Trading Education Posted by Team Topstep January 30, 2020

How to Test Strategies and Become a Better Trader With Backtesting

What is Backtesting?

Backtesting is the testing of a trading strategy against historical data. Backtesting intends to test the statistical validity of a trading strategy. While the practice has various flaws and biases, it can provide you with additional confidence in your strategy and serve as a simple way to quickly test out any ideas about price behavior you may come up with.

Backtesting takes many forms, from the simple: testing a few indicator signals with simple stop-loss and profit-taking rules; to the complex: using order flow data to automate market making (basically what high-frequency traders do).

At its core, backtesting aims to quantify the historical expectancy of a trade signal. While possessing many flaws, backtesting is the first and most crucial step in identifying whether a strategy idea is worth pursuing further. Generally, if an idea returns an unfavorable backtest, further optimization, testing, and live trading won’t look much better.

Dr. Ernest Chan, a CTA and the author of several books on quantitative analysis, presented the typical backtesting workflow in a talk at QuantCon 2018. I think this graphic is an excellent way for beginners to grasp what backtesting is, even without understanding quant jargon.

Backtesting Workflow

Backtesting as a Discretionary Trader

The majority of funded traders are discretionary, meaning they might have rough mechanical criteria for placing traders, but several other qualitative factors play into market analysis.

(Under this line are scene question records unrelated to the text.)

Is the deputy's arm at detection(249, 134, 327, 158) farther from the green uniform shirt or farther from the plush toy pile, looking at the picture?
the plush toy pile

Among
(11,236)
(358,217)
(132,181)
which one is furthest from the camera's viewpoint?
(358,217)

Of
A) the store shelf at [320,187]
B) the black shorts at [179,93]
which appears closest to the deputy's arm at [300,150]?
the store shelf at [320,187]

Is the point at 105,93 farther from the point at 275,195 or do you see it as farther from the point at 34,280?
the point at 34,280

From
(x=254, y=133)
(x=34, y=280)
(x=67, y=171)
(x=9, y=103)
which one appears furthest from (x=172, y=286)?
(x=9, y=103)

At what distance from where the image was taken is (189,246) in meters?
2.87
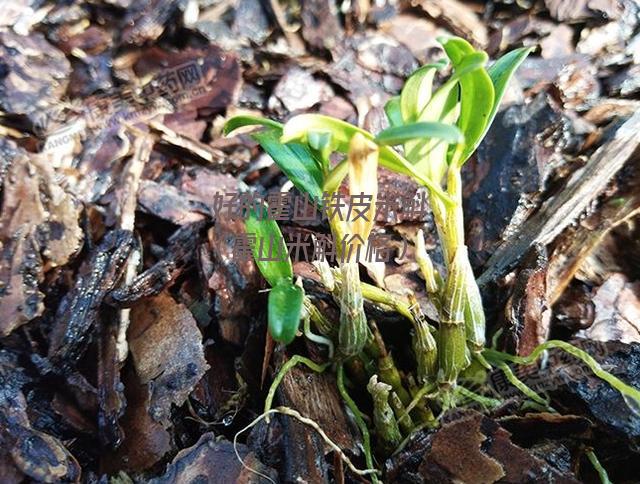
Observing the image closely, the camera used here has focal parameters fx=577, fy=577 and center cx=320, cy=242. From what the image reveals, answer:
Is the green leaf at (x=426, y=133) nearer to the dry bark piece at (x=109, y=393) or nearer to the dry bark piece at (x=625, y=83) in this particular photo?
the dry bark piece at (x=109, y=393)

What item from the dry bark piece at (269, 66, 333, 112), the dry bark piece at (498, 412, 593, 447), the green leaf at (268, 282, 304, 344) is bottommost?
the dry bark piece at (498, 412, 593, 447)

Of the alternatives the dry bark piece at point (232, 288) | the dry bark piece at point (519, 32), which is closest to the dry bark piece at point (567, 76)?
the dry bark piece at point (519, 32)

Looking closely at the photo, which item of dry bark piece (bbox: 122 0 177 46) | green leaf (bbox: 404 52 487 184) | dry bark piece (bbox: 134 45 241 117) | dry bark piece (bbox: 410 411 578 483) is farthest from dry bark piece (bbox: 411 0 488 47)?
dry bark piece (bbox: 410 411 578 483)

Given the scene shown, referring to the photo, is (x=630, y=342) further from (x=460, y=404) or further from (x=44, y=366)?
(x=44, y=366)

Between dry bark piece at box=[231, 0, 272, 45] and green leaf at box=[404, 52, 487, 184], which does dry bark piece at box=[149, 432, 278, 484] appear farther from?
dry bark piece at box=[231, 0, 272, 45]

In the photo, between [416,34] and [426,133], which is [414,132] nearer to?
Result: [426,133]

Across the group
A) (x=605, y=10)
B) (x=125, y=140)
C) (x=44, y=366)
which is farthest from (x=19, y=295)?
(x=605, y=10)

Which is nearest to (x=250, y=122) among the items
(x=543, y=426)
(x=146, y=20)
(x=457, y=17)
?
(x=543, y=426)
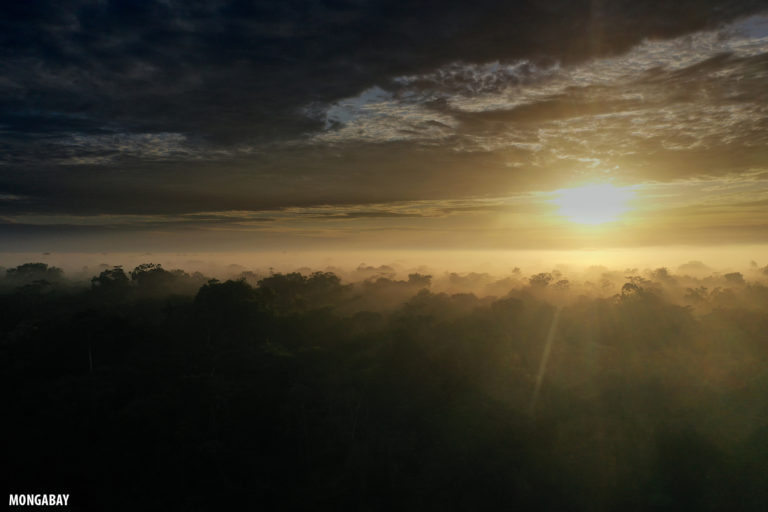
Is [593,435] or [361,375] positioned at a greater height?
[361,375]

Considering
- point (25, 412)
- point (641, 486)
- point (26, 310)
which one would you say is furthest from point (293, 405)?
point (26, 310)

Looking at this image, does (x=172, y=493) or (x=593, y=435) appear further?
(x=593, y=435)

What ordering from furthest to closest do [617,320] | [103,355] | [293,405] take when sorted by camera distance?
[617,320] → [103,355] → [293,405]

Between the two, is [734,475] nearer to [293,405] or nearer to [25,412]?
[293,405]

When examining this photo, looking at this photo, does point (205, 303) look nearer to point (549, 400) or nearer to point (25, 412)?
point (25, 412)

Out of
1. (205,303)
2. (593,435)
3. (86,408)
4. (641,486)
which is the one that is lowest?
(641,486)

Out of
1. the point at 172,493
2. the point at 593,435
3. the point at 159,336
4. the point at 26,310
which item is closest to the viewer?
the point at 172,493
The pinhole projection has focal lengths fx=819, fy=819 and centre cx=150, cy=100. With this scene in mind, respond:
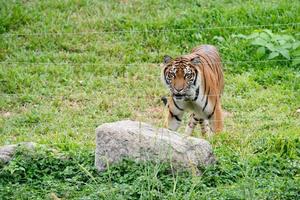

Perhaps your overall trading style is based on market profile and auction market theory, but unquantifiable factors like sentiment, intuition, and forward-thinking invariably creep into your decision making. Maybe you see that everyone on FinTwit is super bullish, giving you a near-term short or neutral bias, which may affect where you look for setups. Things like these cannot be backtested or act as mechanical inputs in a system.

For this reason, many discretionary traders completely write-off backtesting as a practice only reserved for quants and those trying to sell you a trading system.

I think throwing out the baby with the bathwater here is a mistake. While backtesting will never act as an accurate representation of your results, testing your ideas about market behavior is crucial to progress as a trader. Sure, you may have found a couple of setups that work well for you, but markets change, and setups go in and out of favor. Trend following, which created countless millionaires throughout the 80s and 90s, has seen a decade of underperformance. Those trading a classic Turtle-style system without any adaptations or other strategies have been crushed.

Continuously testing new ideas and patterns, even if you don’t apply them mechanically, can tip you off to anomalies in market behavior that you can profit from. This is a practice that super-traders like Linda Raschke and Adam Grimes (both of whom we’ve profiled on the blog) are huge advocates of.

Even better is that they recommend manual backtesting by hand in favor of coding an automated system. Given that most discretionary traders aren’t programmers, this probably serves as a relief.

A Basic Example of Backtesting

Let’s build the most straightforward trading system possible to illustrate the concept of backtesting: a long-only moving average crossover system on the S&P 500.

Perhaps you’ve observed that the price of the S&P 500 acts positively when the 50-day moving average crosses above the 200-day moving average. Your intuition tells you that it’s a good trade, but backtesting is how you separate your gut-feelings and intuition from the data.

Portfolio Growth

Here is where so many questions arise, though. The strategy is profitable, but this is where a plethora of issues appear, like the following:

How do other options compare?
Does this additional risk justify itself through additional congruent returns?
How does it compare to the risk-free interest rate?
Did I introduce bias in my backtesting?
How do I know that I identified an actual repeatable pattern and not randomness?
Is my sample size of trades large enough to reach statistical significance?
How does this strategy compare to buying and holding SPY or a similar portfolio which requires fewer fees and work?

Kevin Davey’s Backtesting Cycle

In a Chat With Traders interview, Kevin Davey spoke about his strategy development process, and it basically looks like a backtesting cycle.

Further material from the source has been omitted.